Inhaalcapaciteit is nodig
Welke van de vier scenario’s ook het dichtst bij de werkelijkheid zal blijken te liggen, één ding is al wel duidelijk: er is inhaalcapaciteit nodig om de wachttijden te verkorten.
Hoe sterk het zorgaanbod exact moet groeien kunnen de onderzoekers niet zeggen, gezien de onduidelijkheid over de ontwikkeling van de vraag. Wel stellen ze dat in de meeste scenario’s rond de 10 jaar inhaalcapaciteit nodig is om de gemiddelde wachttijd voor diagnostiek en indicatiestelling te laten dalen tot binnen de landelijke normen die hiervoor afgesproken zijn.

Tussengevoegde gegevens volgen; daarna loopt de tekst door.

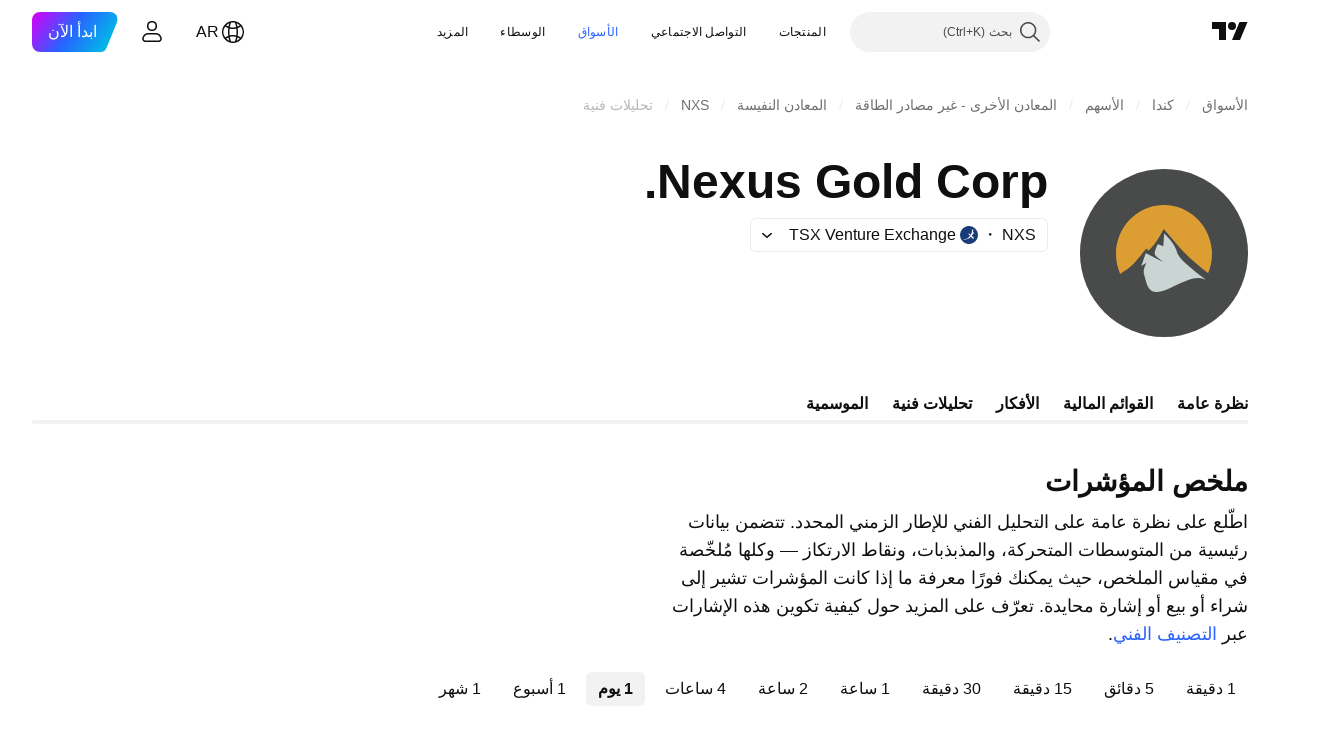

--- FILE ---
content_type: image/svg+xml
request_url: https://s3-symbol-logo.tradingview.com/nexus-gold-new--big.svg
body_size: 401
content:
<!-- by TradingView --><svg width="56" height="56" viewBox="0 0 56 56" xmlns="http://www.w3.org/2000/svg"><path fill="#494B4A" d="M0 0h56v56H0z"/><path d="M27.88 20.12c-1 1.7-2 3.64-3.14 5.07-.56.7-1.16 1.37-1.82 2-.04.03-.07.03-.1 0l-.7-.58c-.04-.04-.08-.04-.11 0a64.73 64.73 0 0 1-4.15 4.96c-1.2 1.3-2.95 2.37-4.4 3.37-.04.03-.07.02-.1-.03-4.55-10.6 2.83-22.51 14.16-22.9 8.57-.3 15.73 6.47 16.43 15.08a17.01 17.01 0 0 1-1.23 7.6h-.03s-.02 0-.03-.02c-3.31-2.54-6.55-5.2-9.32-8.36-1.8-2.06-3.58-4.12-5.35-6.2-.04-.04-.08-.04-.1.01Z" fill="#DC9E32"/><path d="M27.57 30.93h.03v-.04l-2.12-1.68c-.65-.52-.7-1.06-.47-1.85.28-.92.57-1.67.88-2.25.02-.05.06-.07.1-.05l1.7.64c.05.02.08 0 .09-.06l.26-4.01c0-.01 0-.03.02-.04a.06.06 0 0 1 .06-.02c.01 0 .02 0 .03.02 1.72 1.65 3.52 3.78 4.2 6.14.44 1.52 2 2.94 3.13 3.97a68.57 68.57 0 0 0 6.27 5.06v.04l-.03.03h-.04c-1.83-.8-3.79-.51-5.6.17a56.84 56.84 0 0 0-6.05 2.68c-1.4.72-4.28 1.76-5.79 1.12-2-.86-2.24-3.73-2.89-5.63-.4-1.18.2-2.81.79-3.83a.04.04 0 0 0-.01-.05l-.03-.01h-.02l-1.55 1-.02.01h-.03a.05.05 0 0 1-.01-.06l1.43-4.12c.02-.06.05-.07.1-.04l5.57 2.86Z" fill="#CAD4D2"/></svg>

“Wat wij hierbij niet weten, is hoe je de uitbreiding van het aanbod kunt realiseren”, geeft Jan-Peter Heida aan, als partner van SiRM betrokken bij het onderzoek. “Hoe snel kan je mensen opleiden? Kunnen de bestaande instellingen dit doen, of zijn er meer instellingen nodig? Aan welke eisen moet een nieuwe zorgaanbieder voldoen alvorens open te kunnen gaan?”
“De zorg voor trans personen is een nieuw terrein dat sterk in ontwikkeling is.”
Het grootste knelpunt in de transgenderzorg blijkt momenteel de indicatiestelling. Tegelijk is dit juist een cruciaal moment – het is een noodzakelijke stap richting het ontvangen van somatische zorg. “Hierna komen vervolgstappen in beeld. Denk aan hormoonbehandelingen, chirurgische ingrepen en fertiliteitszorg”, leggen de onderzoekers uit.
“Helaas weten we overigens niet hoe de wachttijden voor de verschillende behandelingen veranderen als die indicatiestelling sneller gaat”, plaatst Heida als kanttekening. “Hormoonbehandelingen zijn bijvoorbeeld makkelijker op te schalen dan chirurgische ingrepen.”
Onbekend terrein
Tot slot wijst Fons Strijbosch, als senior consultant bij SiRM betrokken bij de studie, erop dat de vele onduidelijkheden er deels te maken hebben dat de zorg voor trans personen een nieuw terrein is “dat sterk in ontwikkeling is, ook voor zorgaanbieders zelf”.
“Vergelijk het maar eens met de oncologie of cardiologie, daar hebben we al decennialang betrouwbare gegevens over”, legt hij uit. “In de transgenderzorg is het nog heel moeilijk om over de lange termijn iets te zeggen.”
In dat kader zijn de berekeningen en modellen uit het onderzoek ook publiekelijk beschikbaar gemaakt. “We willen graag dat mensen meedenken. Dit kan helpen om de uitkomsten te kunnen verfijnen als er betere informatie beschikbaar is”, aldus Heida.